How often do government ministers fly by private jet?

‘Ministers must ensure that they always make efficient and cost-effective travel arrangements,’ says Ministerial Code

Simon Calder
Travel Correspondent
Friday 28 January 2022 09:41 GMT
Liz Truss calls £500,000 Australia trip made on government plane 'good use' of public money

Liz Truss used a private government jet for a trip to Australia and back. The foreign secretary’s 22,000-mile journey, which cost an estimated £500,000 and generated 500 tonnes of CO2, has drawn attention to the practice of ministers using non-scheduled flights. These are the key questions and answers.

How many planes does the UK government have?

The two main aircraft are both Airbus planes, painted with a so-called “Global Britain” livery: a wide-bodied A330 tanker/transport aircraft and a narrow-bodied, more luxurious A321, kitted out with business-class seats that convert to lie-flat beds.

The A330 is operated by the Royal Air Force, while the A321 is flown by the specialist charter operator Titan Airways.

The A321 was bought new for around £80m. The A330 was acquired 10 years ago by the RAF.

In addition, the government makes ad-hoc charters; for example, on 27 January Liz Truss flew on a Jota Aviation RJ85 from Biggin Hill in Kent to Belfast City airport and back. It took off from the private jet airport 13 minutes before a scheduled British Airways departure from London City airport and landed three minutes after it.

Surely many governments have their own planes?

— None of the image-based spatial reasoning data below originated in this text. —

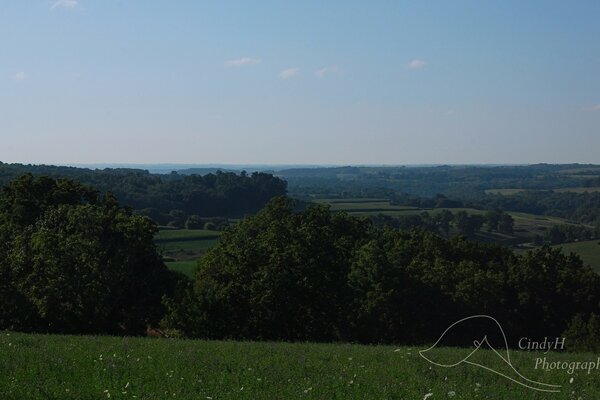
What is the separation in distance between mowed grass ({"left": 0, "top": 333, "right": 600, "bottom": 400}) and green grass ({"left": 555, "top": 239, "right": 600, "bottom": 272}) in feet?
211

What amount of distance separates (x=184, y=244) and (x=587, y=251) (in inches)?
2046

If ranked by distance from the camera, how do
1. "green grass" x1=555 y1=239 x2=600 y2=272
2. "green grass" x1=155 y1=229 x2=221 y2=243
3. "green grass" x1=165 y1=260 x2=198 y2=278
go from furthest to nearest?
"green grass" x1=155 y1=229 x2=221 y2=243 < "green grass" x1=555 y1=239 x2=600 y2=272 < "green grass" x1=165 y1=260 x2=198 y2=278

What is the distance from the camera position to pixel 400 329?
34594mm

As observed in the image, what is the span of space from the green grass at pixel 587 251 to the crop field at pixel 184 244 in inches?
1631

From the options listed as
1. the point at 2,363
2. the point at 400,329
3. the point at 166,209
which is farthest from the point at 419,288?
the point at 166,209

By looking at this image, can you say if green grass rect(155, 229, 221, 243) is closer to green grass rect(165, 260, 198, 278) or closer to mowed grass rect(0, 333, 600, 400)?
green grass rect(165, 260, 198, 278)

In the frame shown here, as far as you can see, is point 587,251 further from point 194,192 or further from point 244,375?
point 244,375

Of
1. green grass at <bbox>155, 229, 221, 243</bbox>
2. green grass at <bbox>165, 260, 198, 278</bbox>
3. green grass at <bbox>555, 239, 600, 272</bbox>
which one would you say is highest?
green grass at <bbox>155, 229, 221, 243</bbox>

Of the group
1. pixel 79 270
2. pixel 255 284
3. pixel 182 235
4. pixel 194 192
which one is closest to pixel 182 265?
pixel 182 235

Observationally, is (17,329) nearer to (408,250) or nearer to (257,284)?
(257,284)

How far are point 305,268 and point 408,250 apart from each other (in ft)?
41.0

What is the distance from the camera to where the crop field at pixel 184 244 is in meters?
66.8

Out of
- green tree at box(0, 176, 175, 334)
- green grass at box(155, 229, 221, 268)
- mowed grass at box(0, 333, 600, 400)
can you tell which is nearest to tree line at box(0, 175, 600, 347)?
green tree at box(0, 176, 175, 334)

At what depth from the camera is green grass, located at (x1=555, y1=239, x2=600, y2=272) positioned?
78056 mm
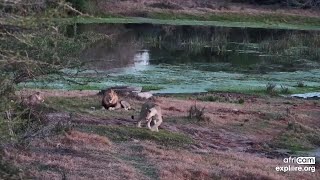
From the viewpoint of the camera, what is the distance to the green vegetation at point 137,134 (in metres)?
13.0

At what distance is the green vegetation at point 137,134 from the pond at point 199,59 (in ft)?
14.8

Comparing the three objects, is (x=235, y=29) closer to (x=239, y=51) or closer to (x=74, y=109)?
(x=239, y=51)

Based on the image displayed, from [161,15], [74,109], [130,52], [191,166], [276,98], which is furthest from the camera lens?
[161,15]

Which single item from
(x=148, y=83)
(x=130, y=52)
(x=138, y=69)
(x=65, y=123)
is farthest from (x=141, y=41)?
(x=65, y=123)

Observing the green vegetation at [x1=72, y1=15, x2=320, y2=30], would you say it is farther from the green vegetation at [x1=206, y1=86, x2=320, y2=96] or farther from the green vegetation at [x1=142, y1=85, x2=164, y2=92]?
the green vegetation at [x1=142, y1=85, x2=164, y2=92]

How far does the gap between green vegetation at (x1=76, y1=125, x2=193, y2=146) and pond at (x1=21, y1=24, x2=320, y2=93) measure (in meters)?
4.52

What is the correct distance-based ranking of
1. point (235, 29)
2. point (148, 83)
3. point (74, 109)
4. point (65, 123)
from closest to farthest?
point (65, 123) → point (74, 109) → point (148, 83) → point (235, 29)

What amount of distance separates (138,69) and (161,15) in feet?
77.3

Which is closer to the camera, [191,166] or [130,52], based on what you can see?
[191,166]

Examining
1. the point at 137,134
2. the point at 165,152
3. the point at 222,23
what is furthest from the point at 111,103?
the point at 222,23

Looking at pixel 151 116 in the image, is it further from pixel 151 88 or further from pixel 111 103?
pixel 151 88

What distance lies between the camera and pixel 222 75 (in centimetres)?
2731

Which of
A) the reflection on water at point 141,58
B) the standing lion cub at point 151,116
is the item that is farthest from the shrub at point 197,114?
the reflection on water at point 141,58

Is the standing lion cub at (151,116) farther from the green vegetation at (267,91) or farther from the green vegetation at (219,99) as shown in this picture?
the green vegetation at (267,91)
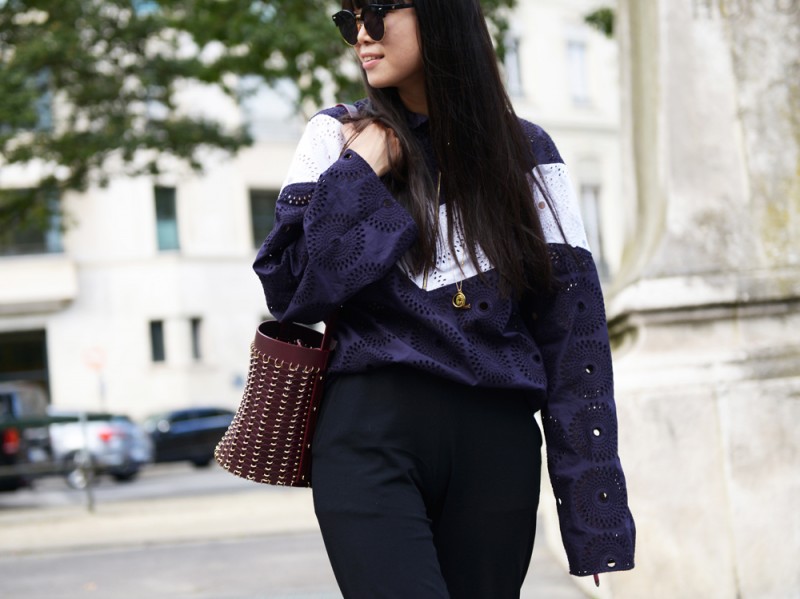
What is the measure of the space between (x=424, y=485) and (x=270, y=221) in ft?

They certainly do. The most celebrated is US Air Force One – though this is not a specific plane. The designation actually applies to any USAF aircraft carrying the American president.

The French president flies around on Cotam 001, currently an Airbus A330.

Germany’s politicians arguably have the best government transport: a top-of-the-range Airbus A350-900.

What’s wrong with senior politicians and officials flying on non-scheduled flights?

Governments should arguably be able to behave just as any other large organisation does. If the circumstances demand it, ministers may deem it necessary to use a private jet to make a trip that could not sensibly be achieved by taking a scheduled flight – or other forms of transport.

As The Independent has pointed out, there were perfectly acceptable alternative services on Qantas for the foreign secretary and her party. Flying on QF2 would have proved faster than the government Airbus, because they do not need to refuel between the UK and Australia.

The A321 plane refuelled at Dubai and Kuala Lumpur in both directions.

What are the official rules on private flights?

“Ministers must ensure that they always make efficient and cost-effective travel arrangements,” the Ministerial Code says.

“Non-scheduled flights may be authorised when a scheduled service is not available, or when it is essential to travel by air, but the requirements of official or Parliamentary business or security considerations preclude the journey being made by a scheduled service.”

Who decides if a private jet is appropriate?

The document makes it clear that only cabinet ministers can “authorise special flights either for themselves or other ministers within their departments.

“Ministers will wish to be satisfied that their arrangements could be defended in public.”

What does Liz Truss have to say?

The foreign secretary has said of the trip to Australia: “I used the government plane – that is why we have a government plane: to enable government ministers to conduct government business, and that’s what I flew to Australia in.

“Every government decision is based on value for money. We have a government plane specifically so ministers, like me in my role as foreign secretary, can go and do the work overseas, which is ultimately delivering for the British people.”

Yet before becoming an MP, Ms Truss wrote: “Every public sector worker should feel personal responsibility for the money they spend and the money they save.

“They should spend taxpayers’ money with at least the care they would give to their own. This change of mindset would be reflected in everyday changes such as travelling by economy rather than business class.”

What other trips has this plane made?

In the past three months the furthest the Airbus A321 has been is Jakarta in Indonesia. It also made trips to and from the Cop26 summit in Glasgow.

The shortest duration was 38 minutes, from Tallinn in Estonia to Riga in Latvia – a distance of 175 miles.

There have been four short domestic flights lasting around 45 minutes each,

On 22 November, the prime minister flew between Stansted and Newcastle to address the CBI conference about, among other things, Peppa Pig land.

On Thursday, 27 January, Boris Johnson made a day trip from Stansted to Anglesey – a 222-mile flight.